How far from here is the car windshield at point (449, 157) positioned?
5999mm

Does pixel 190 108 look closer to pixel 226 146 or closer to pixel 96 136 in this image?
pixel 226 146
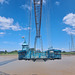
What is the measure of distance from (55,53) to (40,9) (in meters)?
10.7

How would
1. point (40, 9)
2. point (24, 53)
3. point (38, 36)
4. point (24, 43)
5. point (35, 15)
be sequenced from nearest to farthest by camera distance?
point (24, 53) < point (40, 9) < point (35, 15) < point (24, 43) < point (38, 36)

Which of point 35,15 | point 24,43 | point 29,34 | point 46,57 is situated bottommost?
point 46,57

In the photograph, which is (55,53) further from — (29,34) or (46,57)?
(29,34)

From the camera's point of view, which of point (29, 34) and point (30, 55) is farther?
point (29, 34)

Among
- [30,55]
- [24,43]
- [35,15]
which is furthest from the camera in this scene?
[24,43]

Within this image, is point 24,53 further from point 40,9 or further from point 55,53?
point 40,9

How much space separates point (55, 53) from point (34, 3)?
1086 cm

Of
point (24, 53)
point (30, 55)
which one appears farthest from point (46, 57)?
point (24, 53)

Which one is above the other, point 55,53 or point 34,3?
point 34,3

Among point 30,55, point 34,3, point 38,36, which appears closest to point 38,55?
point 30,55

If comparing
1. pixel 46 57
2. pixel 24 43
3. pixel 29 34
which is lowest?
pixel 46 57

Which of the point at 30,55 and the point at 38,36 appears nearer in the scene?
the point at 30,55

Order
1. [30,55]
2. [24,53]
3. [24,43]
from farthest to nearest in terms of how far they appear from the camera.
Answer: [24,43] → [24,53] → [30,55]

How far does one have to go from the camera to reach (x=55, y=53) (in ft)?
62.7
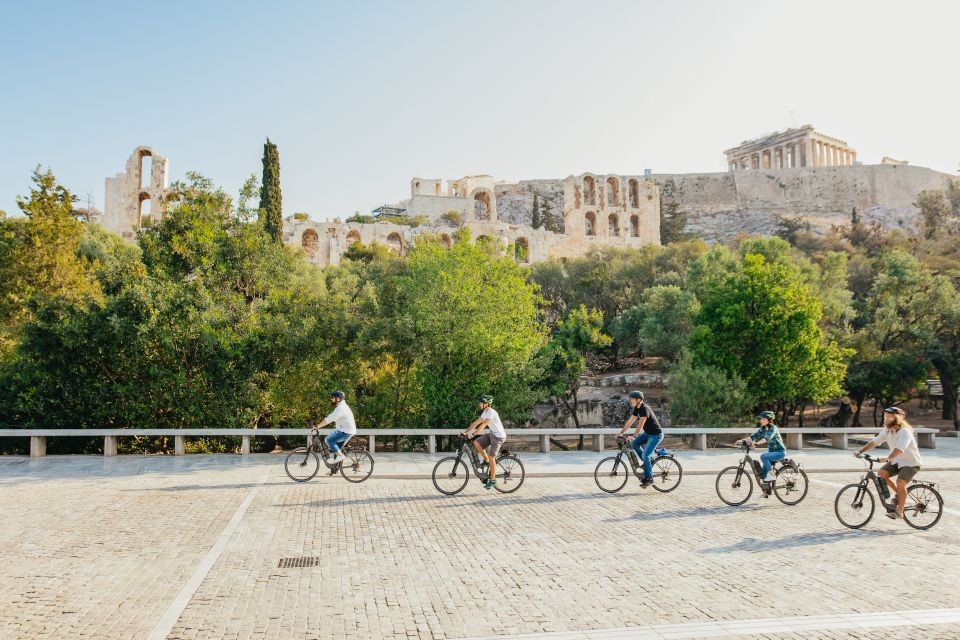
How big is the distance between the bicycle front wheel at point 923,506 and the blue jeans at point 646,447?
3688 millimetres

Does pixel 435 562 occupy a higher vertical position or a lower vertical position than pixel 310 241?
lower

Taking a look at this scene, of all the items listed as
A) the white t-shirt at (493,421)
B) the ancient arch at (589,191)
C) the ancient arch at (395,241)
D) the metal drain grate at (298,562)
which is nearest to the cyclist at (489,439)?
the white t-shirt at (493,421)

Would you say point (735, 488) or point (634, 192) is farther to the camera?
point (634, 192)

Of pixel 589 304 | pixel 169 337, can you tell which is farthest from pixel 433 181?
pixel 169 337

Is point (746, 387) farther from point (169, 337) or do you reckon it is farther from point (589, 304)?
point (589, 304)

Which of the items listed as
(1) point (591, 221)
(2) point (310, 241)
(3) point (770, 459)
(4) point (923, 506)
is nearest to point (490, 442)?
(3) point (770, 459)

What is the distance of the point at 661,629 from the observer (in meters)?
5.61

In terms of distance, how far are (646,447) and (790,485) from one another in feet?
7.66

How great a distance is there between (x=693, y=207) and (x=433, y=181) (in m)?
39.4

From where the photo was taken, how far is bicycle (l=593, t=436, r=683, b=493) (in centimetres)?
1170

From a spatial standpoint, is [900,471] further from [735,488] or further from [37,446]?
[37,446]

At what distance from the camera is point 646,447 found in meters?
11.5

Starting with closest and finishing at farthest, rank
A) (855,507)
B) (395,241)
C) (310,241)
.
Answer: (855,507) → (310,241) → (395,241)

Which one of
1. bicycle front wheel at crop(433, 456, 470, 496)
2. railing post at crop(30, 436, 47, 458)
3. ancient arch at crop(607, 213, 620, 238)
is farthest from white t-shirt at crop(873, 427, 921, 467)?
ancient arch at crop(607, 213, 620, 238)
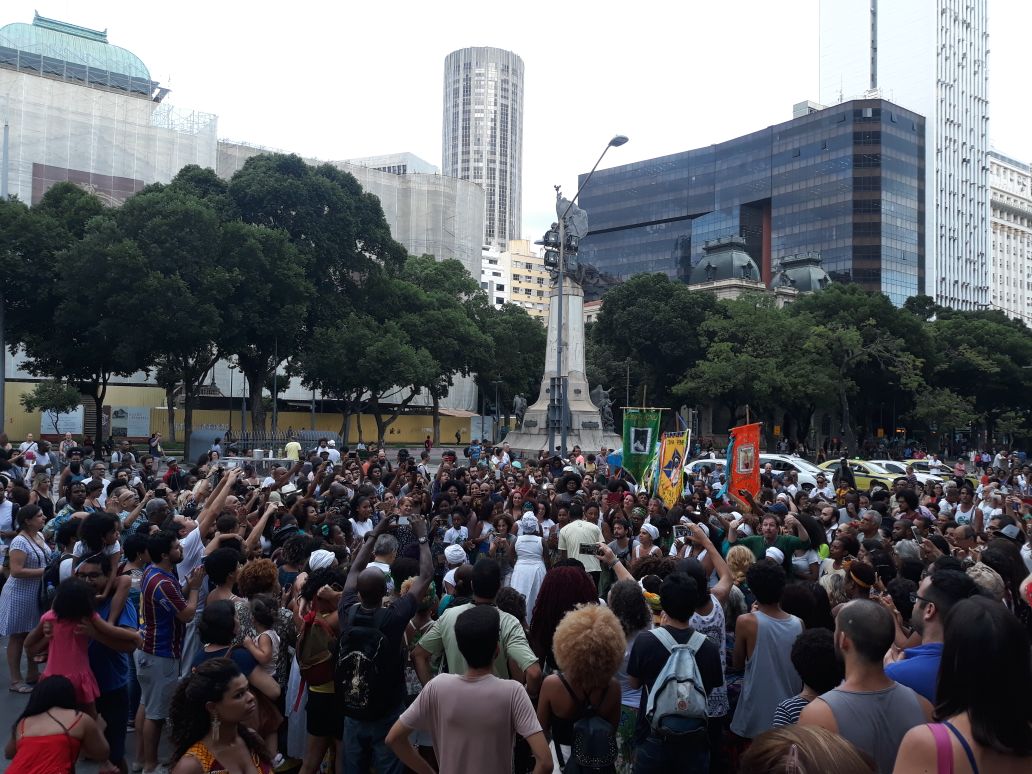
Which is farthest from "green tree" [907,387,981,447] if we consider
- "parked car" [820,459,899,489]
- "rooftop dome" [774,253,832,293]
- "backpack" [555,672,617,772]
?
"backpack" [555,672,617,772]

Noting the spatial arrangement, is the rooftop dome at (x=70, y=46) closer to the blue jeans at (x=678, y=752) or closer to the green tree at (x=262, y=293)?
the green tree at (x=262, y=293)

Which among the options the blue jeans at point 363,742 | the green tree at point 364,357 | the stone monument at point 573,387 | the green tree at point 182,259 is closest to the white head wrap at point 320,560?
the blue jeans at point 363,742

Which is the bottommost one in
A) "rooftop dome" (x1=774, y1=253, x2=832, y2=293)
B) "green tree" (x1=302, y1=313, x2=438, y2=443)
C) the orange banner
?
the orange banner

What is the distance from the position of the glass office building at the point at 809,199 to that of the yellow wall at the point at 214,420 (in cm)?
4320

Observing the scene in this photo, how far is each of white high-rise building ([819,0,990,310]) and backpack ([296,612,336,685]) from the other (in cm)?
9287

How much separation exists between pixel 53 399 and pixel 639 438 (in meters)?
35.6

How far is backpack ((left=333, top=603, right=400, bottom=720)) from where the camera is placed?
14.1ft

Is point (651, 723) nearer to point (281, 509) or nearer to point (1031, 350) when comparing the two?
point (281, 509)

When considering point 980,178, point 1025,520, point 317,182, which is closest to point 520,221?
point 980,178

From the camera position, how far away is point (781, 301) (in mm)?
68938

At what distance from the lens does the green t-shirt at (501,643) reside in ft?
14.6

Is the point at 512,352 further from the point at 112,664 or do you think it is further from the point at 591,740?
the point at 591,740

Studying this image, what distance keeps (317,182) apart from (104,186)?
17054mm

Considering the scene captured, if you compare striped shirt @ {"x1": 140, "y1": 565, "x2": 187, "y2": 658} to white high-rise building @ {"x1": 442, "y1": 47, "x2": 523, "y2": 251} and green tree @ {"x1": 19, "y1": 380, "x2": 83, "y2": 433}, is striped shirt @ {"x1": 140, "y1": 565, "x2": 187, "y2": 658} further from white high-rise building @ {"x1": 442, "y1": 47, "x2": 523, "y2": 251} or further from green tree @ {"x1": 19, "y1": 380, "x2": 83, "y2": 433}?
white high-rise building @ {"x1": 442, "y1": 47, "x2": 523, "y2": 251}
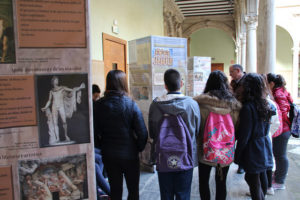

(What the task asks)
Which lines of the items above contain the word "appears"? Pull each of them out.

(Exercise answer)
which one appears farthest from point (46, 57)?
Among point 30,55, point 34,3, point 38,36, which appears closest to point 38,55?
Which of the point at 30,55 and the point at 38,36 appears nearer in the scene?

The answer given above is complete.